Я бы сделал. Это моя работа - выполнять его приказы. Но я бы задал вопросы. Я бы потребовал объяснений.
А если он откажется их дать?
Лед застыл в моих жилах. Разве я критиковал Джемму за то, что она поступила так же, как и я?
Она ждет моего ответа, ее кулак все еще сжат о гранитную стойку.
Я проталкиваю его через пересохшее горло. — Да.
— Вот именно, — огрызается она. — Ты готов на все ради него. Ну, а я делаю это для своей семьи. — Она опускает руку на бок и смотрит на меня, не мигая. — Ты должен благодарить Бога за то, что твоя верность никогда не потребует от тебя продать свое тело другому. Что Дамиано никогда не попросит тебя позволить незнакомцу забрать тебя домой и потратить годы на то, чтобы накачать тебя своими детьми.
Кислота заливает мне рот. Так поступают женщины, рожденные в этой жизни, но почему-то то, что говорит Джемма, шокирует меня.
Это отталкивает. Мысль о том, что ее заставили создать семью с человеком, которого она не хочет. Не любит. Ее тело не принадлежит ей, не полностью.
Весы никогда не были уравновешены, но несправедливость всего этого никогда не ощущалась так остро.

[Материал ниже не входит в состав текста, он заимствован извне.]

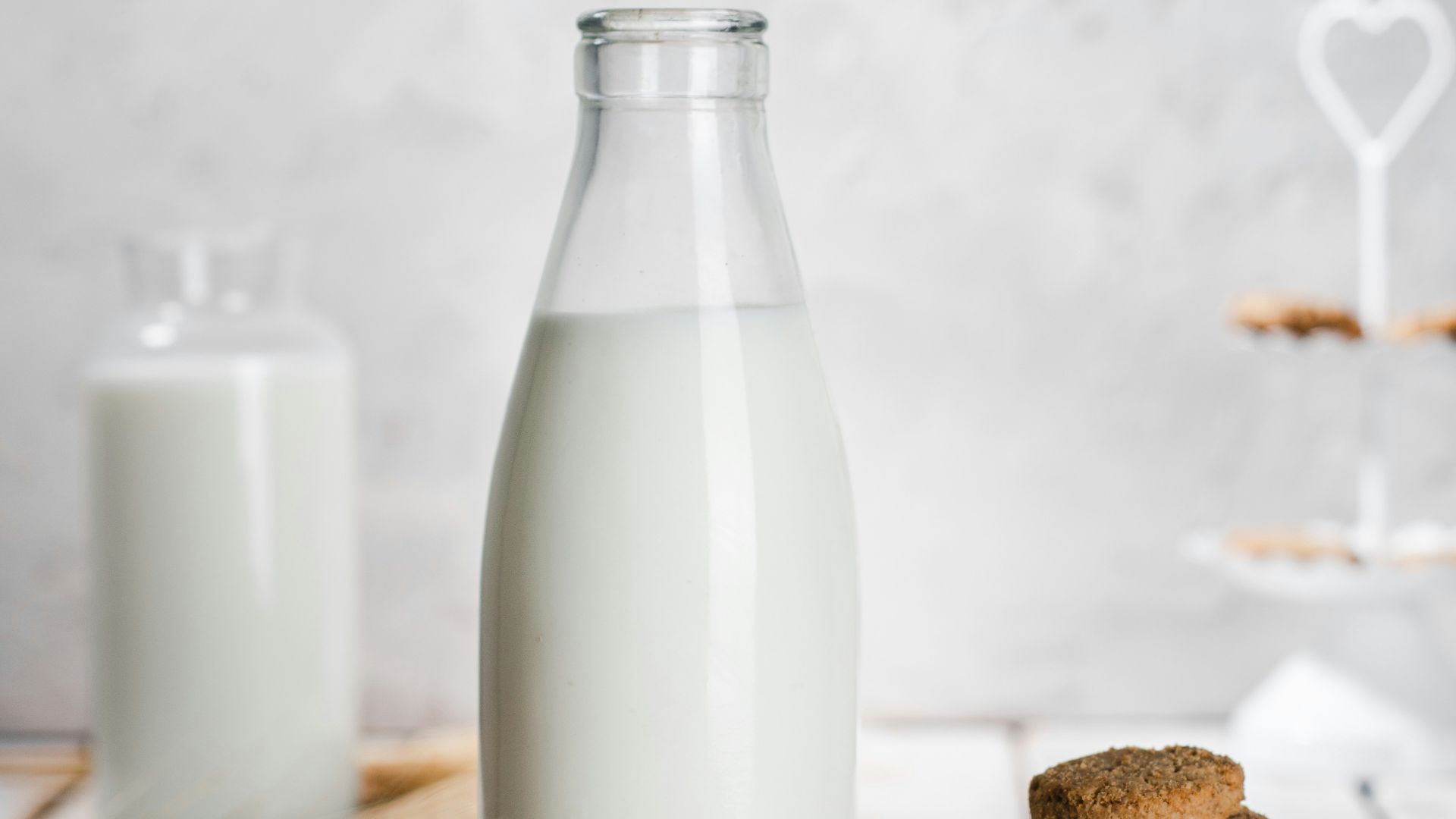 a bottle of milk and some cookies on a table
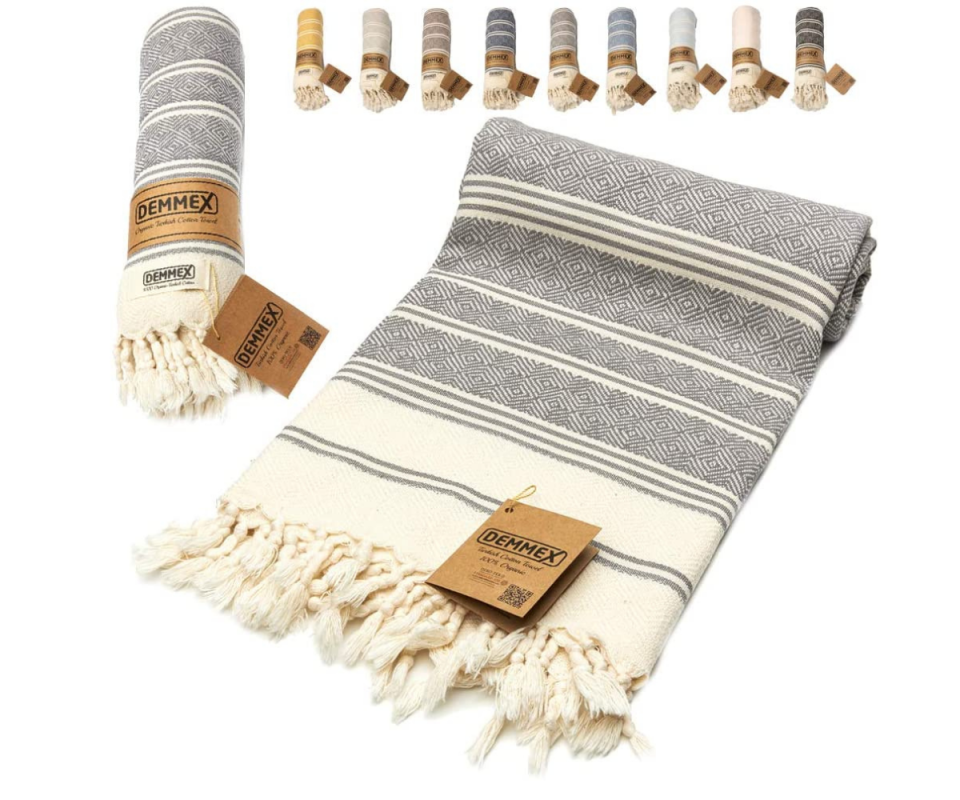 A rolled up navy and cream Turkish towel with tassels infront of a white background.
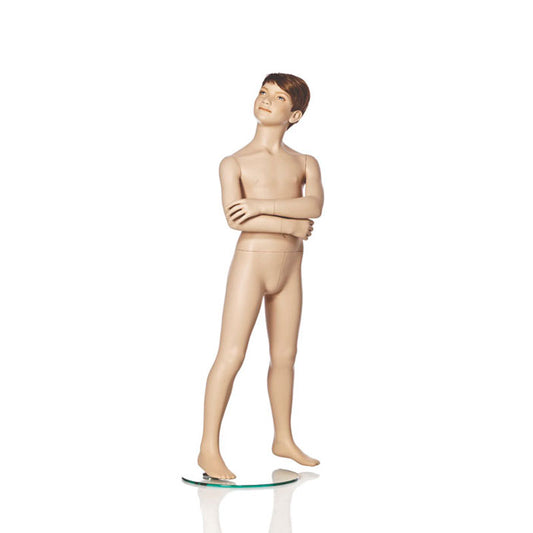 Realistic boy mannequin in standing pose.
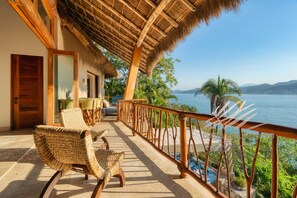 A balcony with wicker chairs, a thatched roof, and a view of the sea. - Casa Sol Bonito with Private Beach Club Access (Sayulita)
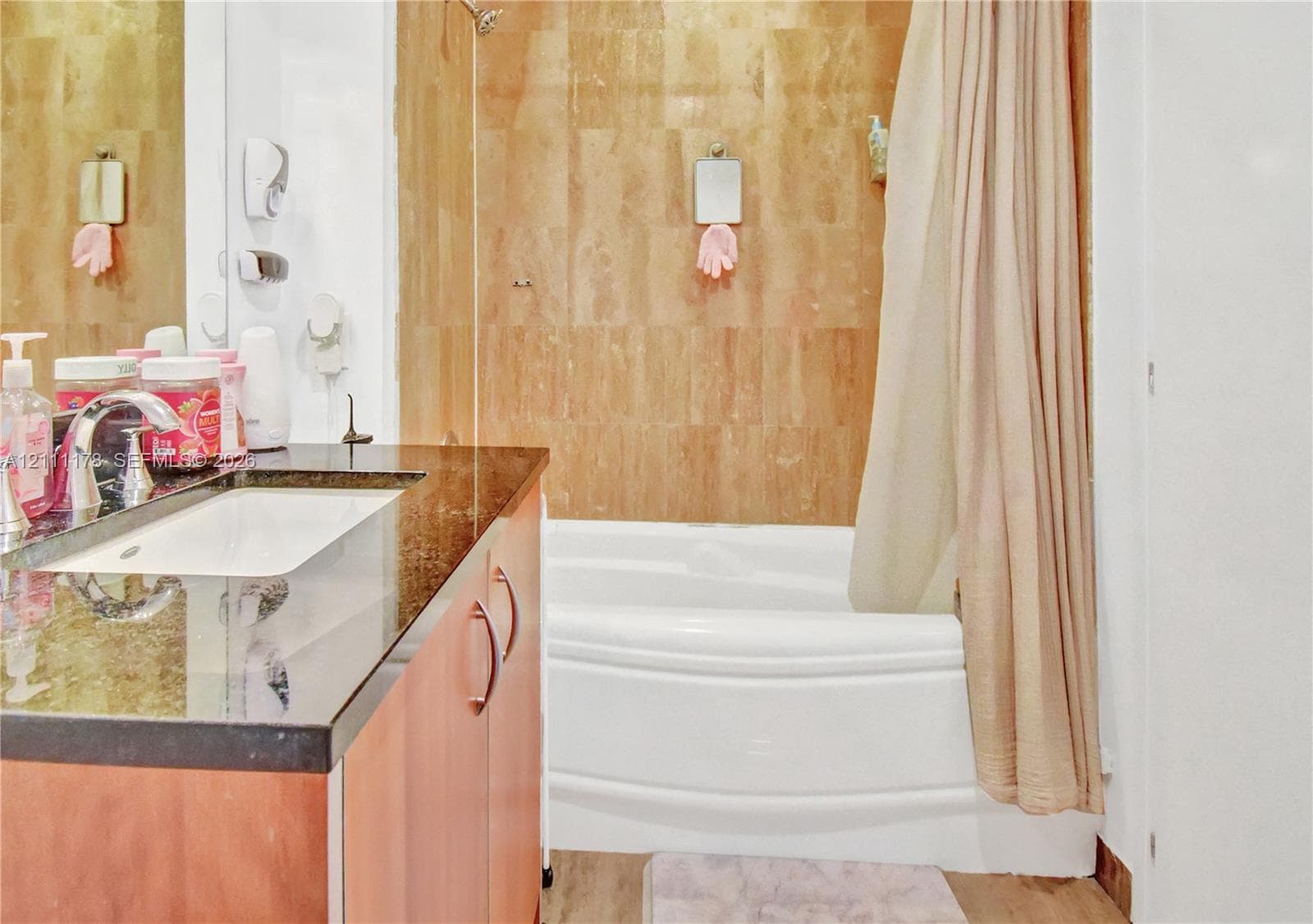 Bathroom featuring a vanity with dark stone countertop, integrated sink, wood-finish cabinetry, and a bathtub with full-height neutral-toned tile surround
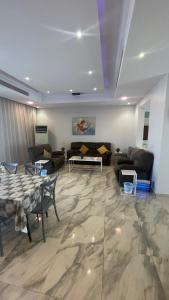 a large living room with couches and a table at درة العروس فيلا الذهبي 38 in Durat  Alarous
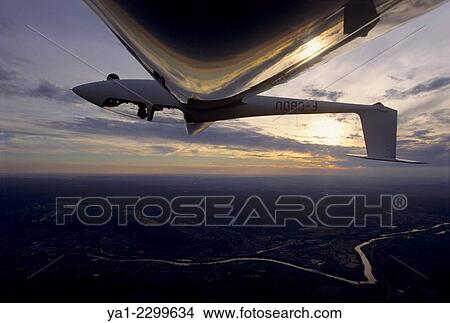 Glider plane in aerobatic flight over Nancy, Lorraine region, France. View Large Photo Image Picture - Glider plane in aerobatic flight over Nancy, Lorraine region, France.. Fotosearch
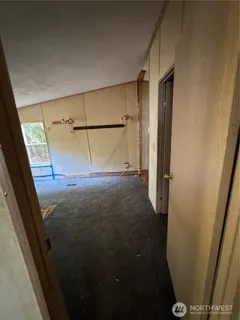a view of a room with wooden floor and windows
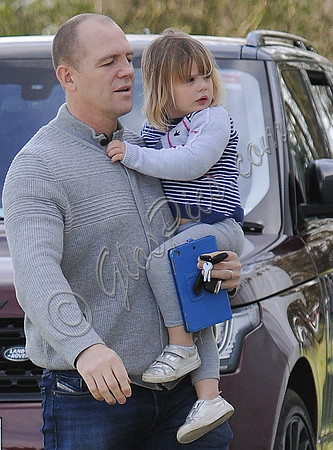 Mike Tindall carrying Mia Tindall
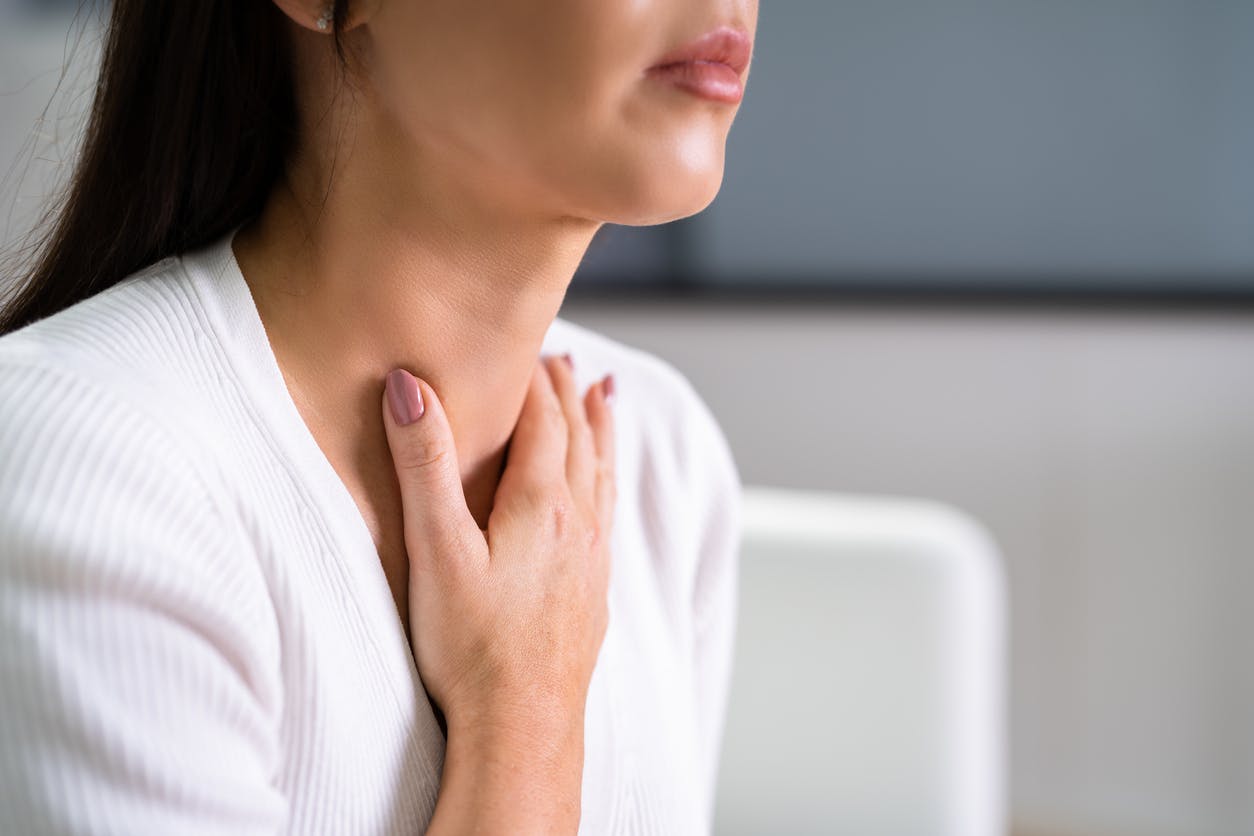 A woman holding her hand up to her throat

— В конечном счете, мы здесь именно для этого, понимаешь? Чтобы размножаться. В нашем мире моим главным достижением будет рождение следующего поколения созданных людей. Вот что меня ждет. Так что в последние недели моей свободы мне меньше всего нужно, чтобы ты втирал мне, какой я жалкий, по твоему мнению, человек. — Ее голос срывается. — Дай мне насладиться моим пребыванием здесь, черт возьми. Не нужно отнимать у меня последние крупицы счастья.